*Task objective*
Can you rewrite the part of the essay on rape starting with "So what am I" and going on through "2014 coming up.", with "mace" changed to "pepper spray"?

*Source document*
--------

My friend Christina and I were discussing this over an afternoon coffee. We wondered, at what point do these guys decide that they are going to GANG RAPE. I can imagine one starting to tease, the other crossing the line to physically touching. But is there a silent nod, a secret handshake, a longing desire, to one-by-one rape this trembling, bleeding, screaming girl? Because she took the bus. Because she sat with a guy who might not be her brother, father or husband. Because, maybe, she has a better deal in life than you.
I know rape is as mental an act as it is physical. When I was interning in DC I became obsessed with a book about rape called ‘Against our Will’ that I’d bought in one of those street book-sales. It talked about how rape was the final nail after soldiers won the war, how it was a way to mentally defeat your opponent by saying ‘here, I just raped YOUR woman, you have lost’. It’s the first time I learnt that concept and I was horrified. I feel like its extended to some version of – you are not as independent as you think you are, because I can rape you and finish you any time I feel. We don’t need to have names, or histories. We just need to have lives.
So what am I going to do about this in my daily life? I’m GOING to continue to have one. I might carry mace and a few select numbers on speed dial, but I will not be scared into submission. And on YOUR part, I hope you do the same. And on OUR part, we have to demand better policies, better protection, better justice.
Where are the feminists? I see an election platform for 2014 coming up.
We are going to TAKE BACK THE NIGHT.

--------

*Supplied entries*
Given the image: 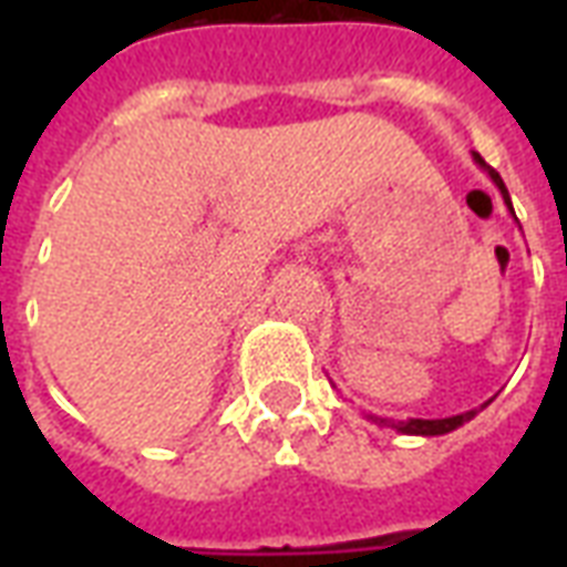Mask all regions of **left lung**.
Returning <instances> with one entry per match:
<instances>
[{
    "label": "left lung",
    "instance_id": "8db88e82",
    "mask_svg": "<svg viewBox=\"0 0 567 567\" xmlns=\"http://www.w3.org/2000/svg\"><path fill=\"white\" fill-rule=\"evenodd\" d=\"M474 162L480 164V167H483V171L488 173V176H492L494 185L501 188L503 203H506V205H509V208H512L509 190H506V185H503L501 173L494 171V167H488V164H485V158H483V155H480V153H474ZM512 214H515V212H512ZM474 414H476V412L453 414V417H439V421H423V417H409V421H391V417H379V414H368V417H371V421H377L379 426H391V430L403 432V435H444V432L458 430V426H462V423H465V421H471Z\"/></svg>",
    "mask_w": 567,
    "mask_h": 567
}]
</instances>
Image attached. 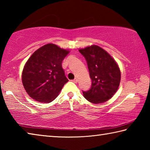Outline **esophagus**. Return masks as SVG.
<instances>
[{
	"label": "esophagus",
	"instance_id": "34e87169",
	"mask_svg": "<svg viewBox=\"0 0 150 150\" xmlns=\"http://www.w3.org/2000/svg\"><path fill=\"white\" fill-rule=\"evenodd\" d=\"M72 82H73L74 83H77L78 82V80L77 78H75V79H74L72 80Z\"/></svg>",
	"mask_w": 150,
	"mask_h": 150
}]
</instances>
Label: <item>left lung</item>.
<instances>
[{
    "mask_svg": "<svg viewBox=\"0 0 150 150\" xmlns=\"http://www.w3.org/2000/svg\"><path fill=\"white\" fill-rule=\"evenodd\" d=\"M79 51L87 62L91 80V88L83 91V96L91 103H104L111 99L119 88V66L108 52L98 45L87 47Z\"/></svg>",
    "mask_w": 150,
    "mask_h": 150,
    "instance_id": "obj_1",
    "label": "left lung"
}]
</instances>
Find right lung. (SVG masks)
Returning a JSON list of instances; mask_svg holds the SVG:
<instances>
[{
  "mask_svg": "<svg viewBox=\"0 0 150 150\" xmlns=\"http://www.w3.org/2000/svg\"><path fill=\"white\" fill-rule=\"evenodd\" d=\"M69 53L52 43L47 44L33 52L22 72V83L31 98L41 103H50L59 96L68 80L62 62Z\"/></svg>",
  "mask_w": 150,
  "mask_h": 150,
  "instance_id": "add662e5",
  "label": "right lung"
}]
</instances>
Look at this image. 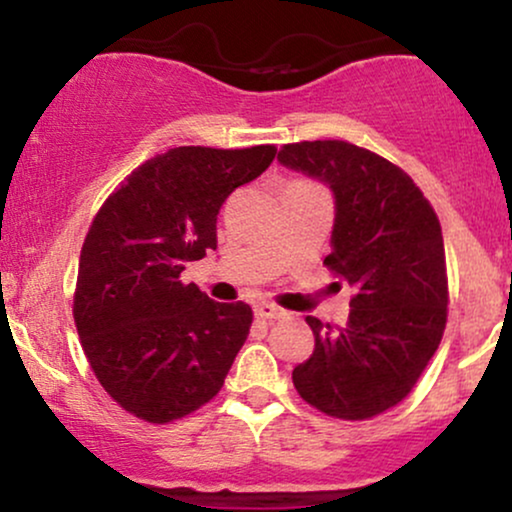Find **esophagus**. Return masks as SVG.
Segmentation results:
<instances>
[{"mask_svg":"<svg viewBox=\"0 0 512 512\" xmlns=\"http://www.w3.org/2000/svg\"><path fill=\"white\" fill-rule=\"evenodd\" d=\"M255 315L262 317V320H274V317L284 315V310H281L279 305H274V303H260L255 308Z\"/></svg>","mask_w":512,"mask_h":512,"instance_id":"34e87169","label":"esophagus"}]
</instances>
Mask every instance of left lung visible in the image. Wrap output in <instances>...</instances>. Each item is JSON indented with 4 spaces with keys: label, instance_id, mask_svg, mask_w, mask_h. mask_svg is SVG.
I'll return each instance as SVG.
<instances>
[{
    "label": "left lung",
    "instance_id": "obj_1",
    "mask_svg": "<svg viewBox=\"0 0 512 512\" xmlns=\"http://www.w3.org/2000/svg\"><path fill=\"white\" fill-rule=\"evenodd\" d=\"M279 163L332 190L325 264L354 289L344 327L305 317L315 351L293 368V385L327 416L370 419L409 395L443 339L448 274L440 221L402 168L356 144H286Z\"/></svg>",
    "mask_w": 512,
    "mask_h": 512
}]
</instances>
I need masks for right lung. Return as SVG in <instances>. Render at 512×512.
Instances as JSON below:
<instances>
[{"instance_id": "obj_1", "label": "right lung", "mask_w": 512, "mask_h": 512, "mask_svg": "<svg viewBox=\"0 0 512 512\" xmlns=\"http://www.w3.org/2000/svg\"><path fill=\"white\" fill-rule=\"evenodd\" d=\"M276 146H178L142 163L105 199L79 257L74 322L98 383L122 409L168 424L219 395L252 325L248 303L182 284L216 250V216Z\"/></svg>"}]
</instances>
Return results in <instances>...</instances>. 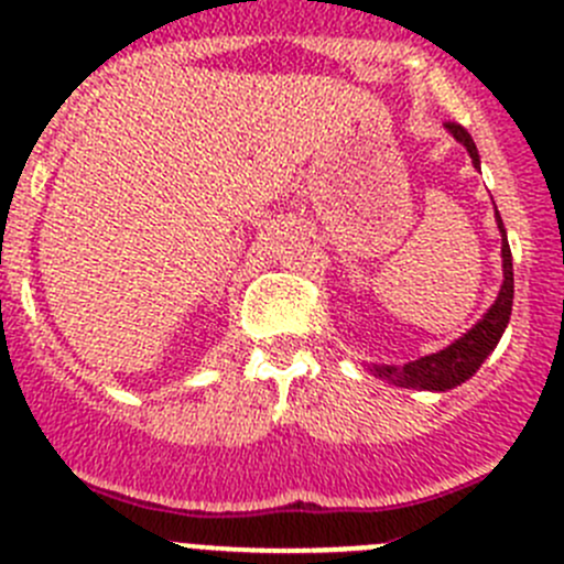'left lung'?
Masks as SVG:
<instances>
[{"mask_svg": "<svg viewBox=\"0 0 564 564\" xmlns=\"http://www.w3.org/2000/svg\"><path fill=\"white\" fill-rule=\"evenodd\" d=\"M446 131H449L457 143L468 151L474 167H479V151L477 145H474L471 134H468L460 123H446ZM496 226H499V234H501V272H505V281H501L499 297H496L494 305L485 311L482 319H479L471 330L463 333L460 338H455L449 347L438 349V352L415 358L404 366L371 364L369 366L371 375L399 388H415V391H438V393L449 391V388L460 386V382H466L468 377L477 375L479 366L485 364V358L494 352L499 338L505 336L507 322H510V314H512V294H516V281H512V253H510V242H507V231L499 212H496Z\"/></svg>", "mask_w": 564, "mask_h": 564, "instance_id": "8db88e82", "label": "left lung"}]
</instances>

--------

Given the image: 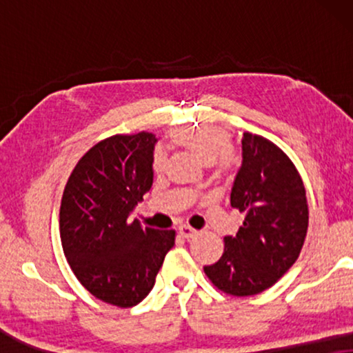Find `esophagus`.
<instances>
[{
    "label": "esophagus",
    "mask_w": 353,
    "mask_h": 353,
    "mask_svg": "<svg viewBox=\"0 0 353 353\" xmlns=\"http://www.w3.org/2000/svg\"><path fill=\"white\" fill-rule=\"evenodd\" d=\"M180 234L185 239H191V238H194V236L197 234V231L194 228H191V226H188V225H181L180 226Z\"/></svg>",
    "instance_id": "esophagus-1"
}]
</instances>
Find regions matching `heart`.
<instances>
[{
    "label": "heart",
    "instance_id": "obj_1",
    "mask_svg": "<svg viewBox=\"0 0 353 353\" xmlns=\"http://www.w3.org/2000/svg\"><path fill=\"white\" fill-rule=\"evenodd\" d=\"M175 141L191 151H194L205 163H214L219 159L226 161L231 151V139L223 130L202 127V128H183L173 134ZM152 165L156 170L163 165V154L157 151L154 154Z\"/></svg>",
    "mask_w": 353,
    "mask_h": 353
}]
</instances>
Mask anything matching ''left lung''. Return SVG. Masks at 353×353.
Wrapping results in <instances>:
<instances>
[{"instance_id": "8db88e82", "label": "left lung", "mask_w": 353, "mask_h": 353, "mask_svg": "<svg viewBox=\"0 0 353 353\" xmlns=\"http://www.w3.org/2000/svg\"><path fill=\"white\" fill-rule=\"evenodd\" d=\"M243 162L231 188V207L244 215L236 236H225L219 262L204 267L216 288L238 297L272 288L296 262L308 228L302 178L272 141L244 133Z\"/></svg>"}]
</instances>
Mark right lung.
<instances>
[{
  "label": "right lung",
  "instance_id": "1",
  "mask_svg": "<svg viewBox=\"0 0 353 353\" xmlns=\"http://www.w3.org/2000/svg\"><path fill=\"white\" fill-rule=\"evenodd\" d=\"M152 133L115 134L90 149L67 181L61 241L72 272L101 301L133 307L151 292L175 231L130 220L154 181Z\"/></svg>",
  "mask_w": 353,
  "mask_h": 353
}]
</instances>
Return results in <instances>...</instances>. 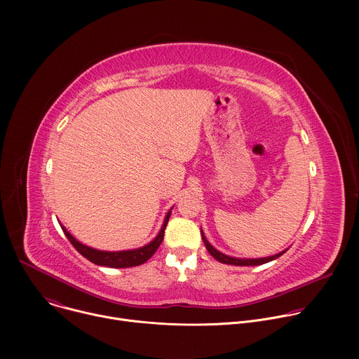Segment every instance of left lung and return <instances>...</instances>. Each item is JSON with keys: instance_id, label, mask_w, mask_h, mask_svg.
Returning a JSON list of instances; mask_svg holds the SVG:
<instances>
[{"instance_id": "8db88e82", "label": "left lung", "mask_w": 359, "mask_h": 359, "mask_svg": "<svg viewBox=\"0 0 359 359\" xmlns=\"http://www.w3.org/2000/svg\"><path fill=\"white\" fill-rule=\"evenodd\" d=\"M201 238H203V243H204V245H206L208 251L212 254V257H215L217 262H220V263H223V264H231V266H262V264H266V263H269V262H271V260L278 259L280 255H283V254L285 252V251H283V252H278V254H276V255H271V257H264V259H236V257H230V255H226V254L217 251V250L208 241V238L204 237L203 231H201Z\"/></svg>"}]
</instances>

--------

*Response*
So what am I going to do about this in my daily life? I’m GOING to continue to have one. I might carry pepper spray and a few select numbers on speed dial, but I will not be scared into submission. And on YOUR part, I hope you do the same. And on OUR part, we have to demand better policies, better protection, better justice.
Where are the feminists? I see an election platform for 2014 coming up.